-- start Document text --

We’ve nearly survived another Maine winter. And while it may feel like there isn’t much to smile about at this time of year, smiling is a necessity.

After four months of short days, long nights, whipping wind and frozen tundra, there finally is a light at the end of the tunnel. Of course that light is mud season. I would argue any population that actually looks forward to slipping and sliding in sloppy mud needs to be evaluated.

But this is us.

At my house, snow is melting fast and a lot of that water normally flows under our big barn and into the back field. But this year some of it collected near the sill and seeped into the barn. I went out to do chores last week and found one corner of the cement floor was soaked. The cement planters, garden cart and mower were sitting in half an inch of water.

The cause will need to be investigated further. I blame everything from groundhogs to ice buildup, while my husband says the truth is the old barn has been sinking for a while. That could mean a major project sometime down the line. Until then we are trying to remain positive.

“At least it’s a sign of spring,” I said.

“At least it was this corner,” he said, noting there was no damage and the pony stall and hay room were spared.

These are the pep talks we give ourselves as we attempt to put a smile on our faces and march through March. Someone at work recently commented that I always have a smile. I laughed and said, “Fake it till you make it.” It wasn’t really a joke. I smile when I’m happy. I smile when I’m not happy. I definitely smile when I’m stressed. It makes me feel better. It is a signal to myself that says, “You’ve got this.”

Years ago my husband, Tim, and I were driving home from a visit with family in Rhode Island. We were crossing the bridge from New Hampshire back into Maine when his Jeep started to lose momentum. He steered into the breakdown lane and the Grand Wagoneer died right there on the side of the bridge.

-- end Document text --
-- start Recorded data --

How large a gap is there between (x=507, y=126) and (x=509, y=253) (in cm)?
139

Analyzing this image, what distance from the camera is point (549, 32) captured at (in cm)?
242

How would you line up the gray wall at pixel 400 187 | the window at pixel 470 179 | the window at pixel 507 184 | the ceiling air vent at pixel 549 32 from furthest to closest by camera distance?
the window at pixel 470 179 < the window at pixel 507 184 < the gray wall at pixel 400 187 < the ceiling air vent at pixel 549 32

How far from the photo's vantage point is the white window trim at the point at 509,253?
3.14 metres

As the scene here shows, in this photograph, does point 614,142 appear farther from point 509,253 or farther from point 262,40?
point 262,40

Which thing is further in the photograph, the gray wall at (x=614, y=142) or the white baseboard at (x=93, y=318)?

-- end Recorded data --

**What you will do:**
1/ Rewrite the passage of the Maine winter column between "Years ago my" and "of the bridge.", inclusive, replacing "Grand Wagoneer" with "old Jeep".
2/ Answer these questions from the Maine winter column:
(a) What items were sitting in half an inch of water in the barn?
(b) Which parts of the barn were spared?
(c) What were Tim and the writer returning from when the Jeep died?
3/ List every U.S. state named in the Maine winter column.

**Results for each task:**
1/
Years ago my husband, Tim, and I were driving home from a visit with family in Rhode Island. We were crossing the bridge from New Hampshire back into Maine when his Jeep started to lose momentum. He steered into the breakdown lane and the old Jeep died right there on the side of the bridge.

2/
(a) The cement planters, garden cart and mower.
(b) The pony stall and the hay room.
(c) A visit with family in Rhode Island.

3/
Maine
Rhode Island
New Hampshire